• **SUPPLIED PASSAGE**:
======
Bladder stones are hard masses of minerals in your bladder. Bladder stones develop when urine in your bladder becomes concentrated, causing minerals in your urine to crystalize. Concentrated urine that sits in your bladder for long periods of time is often the result of not completely emptying your bladder. 

Symptoms

Symptoms of a bladder stone might include:

  • Lower abdominal pain
  • Painful urination
  • Frequent urination
  • Urinary incontinence (inability to control your body’s release of urine)
  • Difficulty urinating or interruption of urine flow
  • Blood in your urine
  • Cloudy, pink or abnormally dark-colored urine 
  • Recurrent urinary tract infections
  • In men, pain or discomfort in the penis

The majority of people with bladder stones do experience symptoms. However, some people might never know they have a bladder stone. Some small stones might pass on their own during urination. 

Possible Complications

Bladder stones that aren’t removed—even those that don’t cause symptoms—can lead to:

  • Chronic bladder dysfunction: Left untreated, bladder stones can cause long-term urinary problems, such as pain and frequent urination. Bladder stones can also lodge in the opening where urine exits the bladder and enters the urethra, thereby blocking urination.
  • Urinary tract infections: Recurring bacterial infections in your urinary tract can be caused by bladder stones. 

Some bladder stones begin as mineral masses in a kidney, then travel into the bladder. Others form right inside the bladder.

Likelihood of Bladder Stones

You have a greater risk of forming bladder stones if you have: 

  • Bladder Augmentation: If you’ve had a bladder augmentation, tissue from your intestines was used to enlarge your bladder. This tissue continually draws mucus into your urine. If you don’t irrigate the mucus out of your bladder daily, the mucus gets concentrated, and it might crystalize to form a bladder stone. 
  • Neurogenic bladder: People with spinal cord injuries, spina bifida, stroke and other neurologic problems can experience damage to nerves that control bladder function. This condition is called a neurogenic bladder. Some people with neurologic bladder might also have an enlarged prostate or other type of bladder outlet obstruction, which further increases their risk of stones.
======
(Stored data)
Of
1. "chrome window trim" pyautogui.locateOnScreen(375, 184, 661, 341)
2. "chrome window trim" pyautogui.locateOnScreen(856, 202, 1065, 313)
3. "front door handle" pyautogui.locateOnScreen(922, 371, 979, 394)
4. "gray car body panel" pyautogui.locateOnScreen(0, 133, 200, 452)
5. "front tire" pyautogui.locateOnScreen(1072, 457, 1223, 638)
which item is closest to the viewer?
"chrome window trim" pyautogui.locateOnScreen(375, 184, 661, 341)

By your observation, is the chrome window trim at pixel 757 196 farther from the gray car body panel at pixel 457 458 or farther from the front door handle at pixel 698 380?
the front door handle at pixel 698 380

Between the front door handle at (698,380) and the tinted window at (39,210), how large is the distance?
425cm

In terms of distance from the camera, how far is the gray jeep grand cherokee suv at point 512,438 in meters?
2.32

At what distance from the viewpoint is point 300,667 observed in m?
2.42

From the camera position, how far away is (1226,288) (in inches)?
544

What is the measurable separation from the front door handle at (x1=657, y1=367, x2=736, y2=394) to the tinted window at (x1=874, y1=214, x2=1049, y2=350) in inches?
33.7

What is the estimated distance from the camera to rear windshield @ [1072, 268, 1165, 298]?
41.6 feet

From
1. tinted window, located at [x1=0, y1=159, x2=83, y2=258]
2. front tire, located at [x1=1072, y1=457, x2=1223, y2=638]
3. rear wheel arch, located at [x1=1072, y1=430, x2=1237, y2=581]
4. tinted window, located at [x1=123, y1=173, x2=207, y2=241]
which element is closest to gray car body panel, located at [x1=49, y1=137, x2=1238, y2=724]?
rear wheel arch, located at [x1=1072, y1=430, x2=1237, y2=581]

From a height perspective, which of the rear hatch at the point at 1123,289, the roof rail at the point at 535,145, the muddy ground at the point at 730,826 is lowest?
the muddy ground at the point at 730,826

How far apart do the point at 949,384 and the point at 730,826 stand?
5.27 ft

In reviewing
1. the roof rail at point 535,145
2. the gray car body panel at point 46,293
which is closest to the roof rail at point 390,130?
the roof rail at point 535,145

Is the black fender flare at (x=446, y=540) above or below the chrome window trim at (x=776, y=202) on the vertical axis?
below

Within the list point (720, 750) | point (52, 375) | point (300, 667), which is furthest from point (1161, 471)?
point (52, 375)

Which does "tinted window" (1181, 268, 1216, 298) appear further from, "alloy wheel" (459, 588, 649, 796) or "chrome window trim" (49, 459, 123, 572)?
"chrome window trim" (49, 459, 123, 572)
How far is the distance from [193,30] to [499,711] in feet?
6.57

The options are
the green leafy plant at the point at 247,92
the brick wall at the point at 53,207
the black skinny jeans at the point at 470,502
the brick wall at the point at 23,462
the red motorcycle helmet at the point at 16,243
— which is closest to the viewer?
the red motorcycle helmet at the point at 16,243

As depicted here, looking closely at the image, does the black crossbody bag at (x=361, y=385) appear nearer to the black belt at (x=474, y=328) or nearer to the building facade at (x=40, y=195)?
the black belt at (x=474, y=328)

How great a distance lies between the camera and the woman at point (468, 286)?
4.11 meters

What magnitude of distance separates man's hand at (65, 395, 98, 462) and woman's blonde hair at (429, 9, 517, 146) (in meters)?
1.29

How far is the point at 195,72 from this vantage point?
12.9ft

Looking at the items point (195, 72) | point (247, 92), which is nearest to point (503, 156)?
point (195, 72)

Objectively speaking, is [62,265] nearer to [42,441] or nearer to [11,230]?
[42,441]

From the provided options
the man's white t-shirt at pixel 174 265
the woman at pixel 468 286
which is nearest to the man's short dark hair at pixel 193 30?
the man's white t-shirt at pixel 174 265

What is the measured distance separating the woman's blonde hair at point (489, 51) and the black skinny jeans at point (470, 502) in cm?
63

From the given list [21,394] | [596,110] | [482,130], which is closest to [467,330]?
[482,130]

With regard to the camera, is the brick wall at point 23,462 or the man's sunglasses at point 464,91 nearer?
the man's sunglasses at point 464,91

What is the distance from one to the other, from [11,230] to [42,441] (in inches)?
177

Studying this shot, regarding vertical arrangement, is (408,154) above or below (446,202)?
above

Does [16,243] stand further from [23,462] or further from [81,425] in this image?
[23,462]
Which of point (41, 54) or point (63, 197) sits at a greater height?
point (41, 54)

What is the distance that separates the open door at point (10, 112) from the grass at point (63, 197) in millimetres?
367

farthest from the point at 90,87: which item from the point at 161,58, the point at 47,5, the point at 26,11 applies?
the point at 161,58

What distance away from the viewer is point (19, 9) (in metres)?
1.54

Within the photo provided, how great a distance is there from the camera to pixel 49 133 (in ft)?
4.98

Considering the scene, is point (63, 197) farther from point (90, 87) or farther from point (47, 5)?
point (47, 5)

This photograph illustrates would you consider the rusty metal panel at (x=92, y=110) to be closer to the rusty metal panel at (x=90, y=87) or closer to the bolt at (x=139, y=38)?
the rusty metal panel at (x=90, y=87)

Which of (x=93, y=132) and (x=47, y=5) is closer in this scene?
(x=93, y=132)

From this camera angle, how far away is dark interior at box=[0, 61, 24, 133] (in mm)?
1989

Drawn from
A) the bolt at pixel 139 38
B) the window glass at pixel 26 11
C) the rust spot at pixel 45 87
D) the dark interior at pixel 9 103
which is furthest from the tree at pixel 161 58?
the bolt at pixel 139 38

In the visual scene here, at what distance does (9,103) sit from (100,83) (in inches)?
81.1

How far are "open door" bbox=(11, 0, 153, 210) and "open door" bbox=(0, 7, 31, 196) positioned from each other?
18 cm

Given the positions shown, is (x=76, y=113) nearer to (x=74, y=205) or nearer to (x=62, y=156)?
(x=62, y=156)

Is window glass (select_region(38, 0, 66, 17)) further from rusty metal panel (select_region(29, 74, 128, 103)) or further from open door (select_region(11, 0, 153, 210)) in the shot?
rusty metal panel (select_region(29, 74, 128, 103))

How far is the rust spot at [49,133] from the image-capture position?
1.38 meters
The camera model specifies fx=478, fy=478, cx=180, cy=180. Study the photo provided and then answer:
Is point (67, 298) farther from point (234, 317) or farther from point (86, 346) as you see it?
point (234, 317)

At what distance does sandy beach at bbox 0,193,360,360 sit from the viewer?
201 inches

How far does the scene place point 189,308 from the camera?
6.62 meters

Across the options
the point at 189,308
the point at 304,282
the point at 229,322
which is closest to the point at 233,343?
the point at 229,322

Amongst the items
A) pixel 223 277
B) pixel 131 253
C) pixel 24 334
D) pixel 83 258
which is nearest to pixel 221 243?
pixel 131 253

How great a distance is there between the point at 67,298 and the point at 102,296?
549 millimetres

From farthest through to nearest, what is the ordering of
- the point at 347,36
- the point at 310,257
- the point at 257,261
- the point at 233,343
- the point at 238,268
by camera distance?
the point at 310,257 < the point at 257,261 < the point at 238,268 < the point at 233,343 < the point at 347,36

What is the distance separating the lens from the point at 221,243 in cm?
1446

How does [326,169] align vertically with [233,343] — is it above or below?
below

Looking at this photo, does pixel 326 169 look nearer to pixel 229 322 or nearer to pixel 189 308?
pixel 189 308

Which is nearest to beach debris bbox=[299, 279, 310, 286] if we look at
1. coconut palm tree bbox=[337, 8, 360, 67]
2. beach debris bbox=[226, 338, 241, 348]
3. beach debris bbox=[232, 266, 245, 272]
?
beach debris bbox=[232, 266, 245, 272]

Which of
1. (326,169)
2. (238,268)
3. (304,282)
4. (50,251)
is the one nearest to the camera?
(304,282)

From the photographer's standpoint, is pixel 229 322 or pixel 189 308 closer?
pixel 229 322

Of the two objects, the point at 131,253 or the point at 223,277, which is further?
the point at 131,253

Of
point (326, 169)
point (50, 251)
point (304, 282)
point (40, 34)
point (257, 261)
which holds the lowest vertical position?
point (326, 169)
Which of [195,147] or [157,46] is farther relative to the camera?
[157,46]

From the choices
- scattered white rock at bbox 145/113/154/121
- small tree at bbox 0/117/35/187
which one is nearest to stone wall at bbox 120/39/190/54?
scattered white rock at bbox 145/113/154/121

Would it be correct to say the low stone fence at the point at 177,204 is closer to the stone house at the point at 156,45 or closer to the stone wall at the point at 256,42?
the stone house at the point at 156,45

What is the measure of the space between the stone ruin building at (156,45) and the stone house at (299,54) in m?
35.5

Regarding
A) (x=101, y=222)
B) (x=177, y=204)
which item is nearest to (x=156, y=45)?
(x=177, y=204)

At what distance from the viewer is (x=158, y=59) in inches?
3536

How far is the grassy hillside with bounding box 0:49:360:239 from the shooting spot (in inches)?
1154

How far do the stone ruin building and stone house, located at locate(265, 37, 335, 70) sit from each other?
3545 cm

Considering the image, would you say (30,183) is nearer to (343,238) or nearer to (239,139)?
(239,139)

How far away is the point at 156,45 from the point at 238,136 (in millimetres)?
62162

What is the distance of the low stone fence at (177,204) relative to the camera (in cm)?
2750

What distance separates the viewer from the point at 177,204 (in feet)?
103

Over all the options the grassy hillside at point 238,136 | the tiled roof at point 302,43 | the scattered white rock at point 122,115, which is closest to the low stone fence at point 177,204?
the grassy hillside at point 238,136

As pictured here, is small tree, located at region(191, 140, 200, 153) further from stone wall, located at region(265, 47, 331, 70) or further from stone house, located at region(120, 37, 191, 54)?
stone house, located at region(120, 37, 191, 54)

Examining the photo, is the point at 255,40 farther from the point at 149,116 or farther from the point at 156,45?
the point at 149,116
======
• **THE PROBLEM**:
Answer these questions from the text on bladder stones:
1. What happens to urine in the bladder that causes its minerals to crystalize?
2. What does intestinal tissue used in a bladder augmentation continually draw into the urine?
3. Where can bladder stones lodge and block urination?

• **EXERCISE SOLUTION**:
1. It becomes concentrated.
2. Mucus.
3. In the opening where urine exits the bladder and enters the urethra.